_Required work_: Reproduce the data below verbatim, from the line containing "At what distance is" through the end.

Records from a data source:
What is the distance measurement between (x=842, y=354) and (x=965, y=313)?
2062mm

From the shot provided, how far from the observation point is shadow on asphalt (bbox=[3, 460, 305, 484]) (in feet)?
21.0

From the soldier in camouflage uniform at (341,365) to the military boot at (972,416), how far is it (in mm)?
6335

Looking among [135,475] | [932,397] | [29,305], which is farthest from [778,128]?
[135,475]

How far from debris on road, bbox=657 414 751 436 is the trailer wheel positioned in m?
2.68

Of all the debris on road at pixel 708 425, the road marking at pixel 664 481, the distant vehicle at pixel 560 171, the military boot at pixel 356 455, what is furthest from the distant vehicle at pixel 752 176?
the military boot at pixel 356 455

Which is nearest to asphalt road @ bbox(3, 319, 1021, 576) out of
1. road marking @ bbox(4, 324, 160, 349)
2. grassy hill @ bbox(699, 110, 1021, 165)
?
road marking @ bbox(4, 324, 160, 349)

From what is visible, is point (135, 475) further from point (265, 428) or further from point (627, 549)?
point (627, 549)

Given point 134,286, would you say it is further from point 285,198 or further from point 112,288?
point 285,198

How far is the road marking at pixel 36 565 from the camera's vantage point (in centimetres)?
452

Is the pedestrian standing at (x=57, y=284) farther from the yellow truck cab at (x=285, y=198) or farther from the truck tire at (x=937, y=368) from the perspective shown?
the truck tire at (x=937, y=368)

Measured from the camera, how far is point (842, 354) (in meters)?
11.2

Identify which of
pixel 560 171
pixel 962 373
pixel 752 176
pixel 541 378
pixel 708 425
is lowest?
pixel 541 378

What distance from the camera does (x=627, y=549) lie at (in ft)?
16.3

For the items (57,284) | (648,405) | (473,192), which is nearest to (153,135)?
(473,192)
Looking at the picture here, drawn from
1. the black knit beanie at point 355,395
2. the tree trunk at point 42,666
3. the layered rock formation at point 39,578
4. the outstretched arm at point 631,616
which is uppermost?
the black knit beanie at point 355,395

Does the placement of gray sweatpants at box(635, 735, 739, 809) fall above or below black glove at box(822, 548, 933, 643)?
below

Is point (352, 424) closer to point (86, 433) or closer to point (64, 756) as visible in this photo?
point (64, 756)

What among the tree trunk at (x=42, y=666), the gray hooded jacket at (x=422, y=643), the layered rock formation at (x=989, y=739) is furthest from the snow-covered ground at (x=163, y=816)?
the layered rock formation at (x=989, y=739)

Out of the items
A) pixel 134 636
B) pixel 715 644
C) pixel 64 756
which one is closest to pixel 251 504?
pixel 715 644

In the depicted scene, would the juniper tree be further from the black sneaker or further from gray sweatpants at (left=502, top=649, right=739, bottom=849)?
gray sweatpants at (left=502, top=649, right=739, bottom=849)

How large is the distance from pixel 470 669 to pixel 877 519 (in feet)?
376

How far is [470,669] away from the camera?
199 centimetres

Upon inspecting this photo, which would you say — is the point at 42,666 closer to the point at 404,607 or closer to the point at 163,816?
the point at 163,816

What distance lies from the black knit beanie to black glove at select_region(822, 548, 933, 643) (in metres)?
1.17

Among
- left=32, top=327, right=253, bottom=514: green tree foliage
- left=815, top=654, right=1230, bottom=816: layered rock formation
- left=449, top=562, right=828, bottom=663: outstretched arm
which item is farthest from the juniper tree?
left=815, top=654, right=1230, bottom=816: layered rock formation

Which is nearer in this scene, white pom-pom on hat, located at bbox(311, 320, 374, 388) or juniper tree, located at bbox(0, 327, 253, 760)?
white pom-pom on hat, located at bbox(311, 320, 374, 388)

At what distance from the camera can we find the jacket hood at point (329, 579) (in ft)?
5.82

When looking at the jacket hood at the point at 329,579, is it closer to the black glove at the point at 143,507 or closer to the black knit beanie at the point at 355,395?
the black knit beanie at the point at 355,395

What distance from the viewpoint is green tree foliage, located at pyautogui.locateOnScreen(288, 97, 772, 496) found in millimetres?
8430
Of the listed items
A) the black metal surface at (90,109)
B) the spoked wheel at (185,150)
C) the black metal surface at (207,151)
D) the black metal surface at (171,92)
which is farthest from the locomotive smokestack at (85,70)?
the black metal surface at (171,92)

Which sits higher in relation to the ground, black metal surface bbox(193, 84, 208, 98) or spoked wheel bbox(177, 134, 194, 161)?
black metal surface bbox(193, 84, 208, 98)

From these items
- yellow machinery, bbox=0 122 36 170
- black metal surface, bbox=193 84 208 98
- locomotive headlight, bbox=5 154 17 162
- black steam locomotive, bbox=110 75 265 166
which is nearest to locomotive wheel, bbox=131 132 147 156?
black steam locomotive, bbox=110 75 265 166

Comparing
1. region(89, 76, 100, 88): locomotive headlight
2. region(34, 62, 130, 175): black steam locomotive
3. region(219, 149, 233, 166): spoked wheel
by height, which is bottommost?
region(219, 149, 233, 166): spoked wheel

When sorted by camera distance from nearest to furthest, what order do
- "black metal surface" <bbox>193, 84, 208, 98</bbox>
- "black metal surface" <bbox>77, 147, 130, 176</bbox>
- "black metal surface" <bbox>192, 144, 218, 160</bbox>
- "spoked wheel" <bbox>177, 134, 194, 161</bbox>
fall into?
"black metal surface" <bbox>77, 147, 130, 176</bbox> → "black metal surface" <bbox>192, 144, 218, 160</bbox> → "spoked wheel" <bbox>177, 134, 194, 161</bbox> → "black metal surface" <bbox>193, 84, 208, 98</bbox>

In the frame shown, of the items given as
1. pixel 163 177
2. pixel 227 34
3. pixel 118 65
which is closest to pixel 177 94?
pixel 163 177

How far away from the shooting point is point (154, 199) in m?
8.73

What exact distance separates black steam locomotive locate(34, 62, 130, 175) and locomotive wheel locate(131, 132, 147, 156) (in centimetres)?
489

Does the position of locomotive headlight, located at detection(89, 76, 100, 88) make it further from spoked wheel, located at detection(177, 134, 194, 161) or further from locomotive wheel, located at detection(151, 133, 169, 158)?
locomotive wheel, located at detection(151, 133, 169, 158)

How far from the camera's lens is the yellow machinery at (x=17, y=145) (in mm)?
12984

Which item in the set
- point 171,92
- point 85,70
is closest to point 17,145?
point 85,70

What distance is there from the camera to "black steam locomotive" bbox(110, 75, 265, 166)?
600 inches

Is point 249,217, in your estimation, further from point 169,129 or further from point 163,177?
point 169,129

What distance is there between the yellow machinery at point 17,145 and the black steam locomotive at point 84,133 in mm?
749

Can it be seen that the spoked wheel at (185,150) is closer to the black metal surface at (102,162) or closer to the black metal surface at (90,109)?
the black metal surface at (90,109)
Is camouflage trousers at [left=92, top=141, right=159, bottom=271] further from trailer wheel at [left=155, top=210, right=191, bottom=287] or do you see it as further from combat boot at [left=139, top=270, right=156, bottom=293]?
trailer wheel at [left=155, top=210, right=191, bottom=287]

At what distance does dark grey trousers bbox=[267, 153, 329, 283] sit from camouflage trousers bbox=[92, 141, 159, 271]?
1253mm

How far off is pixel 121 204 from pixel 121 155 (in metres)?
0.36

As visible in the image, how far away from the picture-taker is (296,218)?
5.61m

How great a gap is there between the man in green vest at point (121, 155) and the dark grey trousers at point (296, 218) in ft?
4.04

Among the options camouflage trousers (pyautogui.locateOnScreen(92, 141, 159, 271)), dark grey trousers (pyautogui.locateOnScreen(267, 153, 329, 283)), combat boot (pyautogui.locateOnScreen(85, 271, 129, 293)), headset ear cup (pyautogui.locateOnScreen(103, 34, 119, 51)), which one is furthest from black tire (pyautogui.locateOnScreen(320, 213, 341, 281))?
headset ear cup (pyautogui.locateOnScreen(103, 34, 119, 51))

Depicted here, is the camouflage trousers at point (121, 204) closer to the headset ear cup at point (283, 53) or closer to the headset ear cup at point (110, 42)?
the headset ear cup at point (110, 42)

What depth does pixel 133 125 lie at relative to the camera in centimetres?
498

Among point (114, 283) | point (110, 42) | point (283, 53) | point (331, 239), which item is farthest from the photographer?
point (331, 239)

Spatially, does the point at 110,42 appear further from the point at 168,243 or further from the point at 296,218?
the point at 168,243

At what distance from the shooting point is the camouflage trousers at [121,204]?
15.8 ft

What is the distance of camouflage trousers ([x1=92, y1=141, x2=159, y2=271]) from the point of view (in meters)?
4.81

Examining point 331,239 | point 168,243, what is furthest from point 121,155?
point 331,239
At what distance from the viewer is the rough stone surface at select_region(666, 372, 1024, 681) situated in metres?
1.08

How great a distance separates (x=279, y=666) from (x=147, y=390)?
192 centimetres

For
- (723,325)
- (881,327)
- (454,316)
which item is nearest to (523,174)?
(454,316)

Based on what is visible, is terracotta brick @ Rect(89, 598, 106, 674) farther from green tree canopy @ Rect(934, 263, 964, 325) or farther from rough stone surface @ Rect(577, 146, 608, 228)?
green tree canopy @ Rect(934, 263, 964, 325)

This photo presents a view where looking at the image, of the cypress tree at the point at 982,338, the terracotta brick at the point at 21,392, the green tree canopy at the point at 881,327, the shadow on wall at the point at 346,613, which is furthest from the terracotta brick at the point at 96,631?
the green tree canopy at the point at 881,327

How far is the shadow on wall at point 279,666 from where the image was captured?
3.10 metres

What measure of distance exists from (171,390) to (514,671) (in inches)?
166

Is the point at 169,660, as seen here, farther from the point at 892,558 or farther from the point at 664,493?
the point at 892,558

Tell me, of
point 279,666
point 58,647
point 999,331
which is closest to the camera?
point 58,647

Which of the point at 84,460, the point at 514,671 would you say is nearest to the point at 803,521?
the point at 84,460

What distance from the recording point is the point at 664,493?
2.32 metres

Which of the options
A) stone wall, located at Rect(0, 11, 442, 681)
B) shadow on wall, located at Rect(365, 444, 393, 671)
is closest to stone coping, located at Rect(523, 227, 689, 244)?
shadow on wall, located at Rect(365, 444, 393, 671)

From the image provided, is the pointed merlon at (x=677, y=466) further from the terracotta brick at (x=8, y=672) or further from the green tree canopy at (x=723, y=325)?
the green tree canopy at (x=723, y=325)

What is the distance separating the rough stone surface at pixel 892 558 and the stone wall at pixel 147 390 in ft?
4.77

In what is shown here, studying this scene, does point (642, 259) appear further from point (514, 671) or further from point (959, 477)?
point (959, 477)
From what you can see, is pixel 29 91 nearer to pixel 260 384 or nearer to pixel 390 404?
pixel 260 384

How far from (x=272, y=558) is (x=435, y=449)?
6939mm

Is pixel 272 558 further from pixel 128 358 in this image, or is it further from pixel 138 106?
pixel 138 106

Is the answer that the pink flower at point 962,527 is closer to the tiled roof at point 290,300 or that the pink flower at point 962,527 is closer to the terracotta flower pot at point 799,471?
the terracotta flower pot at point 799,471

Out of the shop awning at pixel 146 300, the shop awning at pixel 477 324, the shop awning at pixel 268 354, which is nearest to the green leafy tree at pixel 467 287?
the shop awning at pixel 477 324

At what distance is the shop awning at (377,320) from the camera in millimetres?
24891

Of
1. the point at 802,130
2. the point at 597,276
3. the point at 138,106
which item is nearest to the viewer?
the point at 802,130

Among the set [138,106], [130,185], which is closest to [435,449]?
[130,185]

_Output_:
At what distance is the shop awning at (377,320) from the camera in millimetres?
24891

Of
1. the point at 802,130
2. the point at 597,276
3. the point at 138,106
which item is nearest to the viewer?
the point at 802,130

Among the set [138,106], [130,185], which is closest to [435,449]?
[130,185]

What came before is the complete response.